▶ _Data for this exercise_
--- start ---

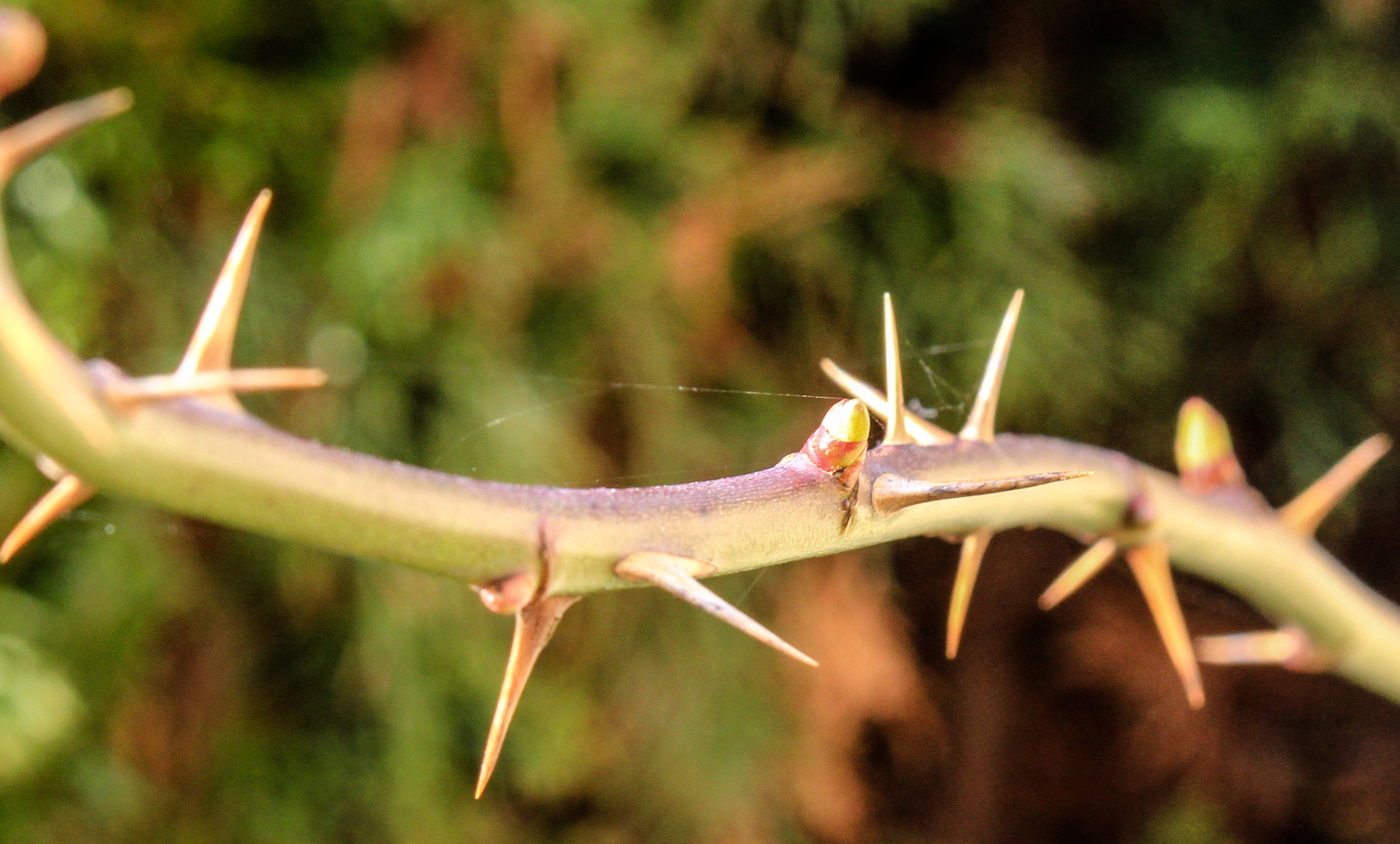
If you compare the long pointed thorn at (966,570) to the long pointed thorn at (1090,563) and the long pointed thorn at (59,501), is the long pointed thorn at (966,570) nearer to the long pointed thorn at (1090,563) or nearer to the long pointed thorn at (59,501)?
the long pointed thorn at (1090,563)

--- end ---
--- start ---

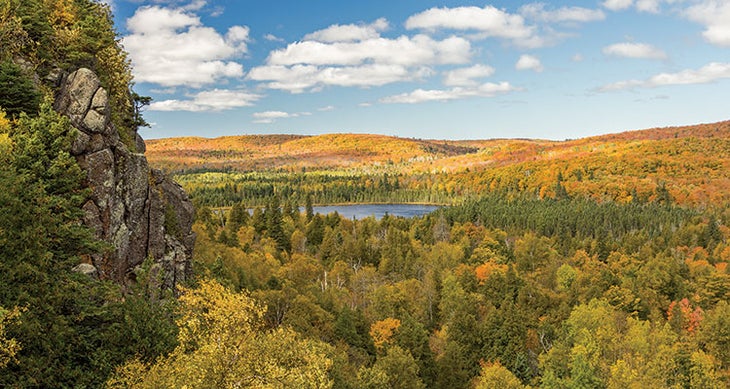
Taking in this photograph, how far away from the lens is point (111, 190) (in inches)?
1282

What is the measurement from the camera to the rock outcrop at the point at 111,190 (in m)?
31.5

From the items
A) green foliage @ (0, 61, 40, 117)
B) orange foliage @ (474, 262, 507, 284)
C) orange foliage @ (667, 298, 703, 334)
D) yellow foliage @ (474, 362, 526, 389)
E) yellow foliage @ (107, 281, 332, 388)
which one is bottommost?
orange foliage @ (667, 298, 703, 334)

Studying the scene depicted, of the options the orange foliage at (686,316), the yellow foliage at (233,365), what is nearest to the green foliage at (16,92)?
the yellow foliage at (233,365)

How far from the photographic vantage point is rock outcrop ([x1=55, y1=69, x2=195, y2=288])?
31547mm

--- end ---

▶ _Exercise description_
Copy out every line of the material above that contains the word "yellow".

▶ _The result_
D) yellow foliage @ (474, 362, 526, 389)
E) yellow foliage @ (107, 281, 332, 388)
Studying the scene depicted, of the options the orange foliage at (686,316), the yellow foliage at (233,365), what is nearest to the green foliage at (16,92)?
the yellow foliage at (233,365)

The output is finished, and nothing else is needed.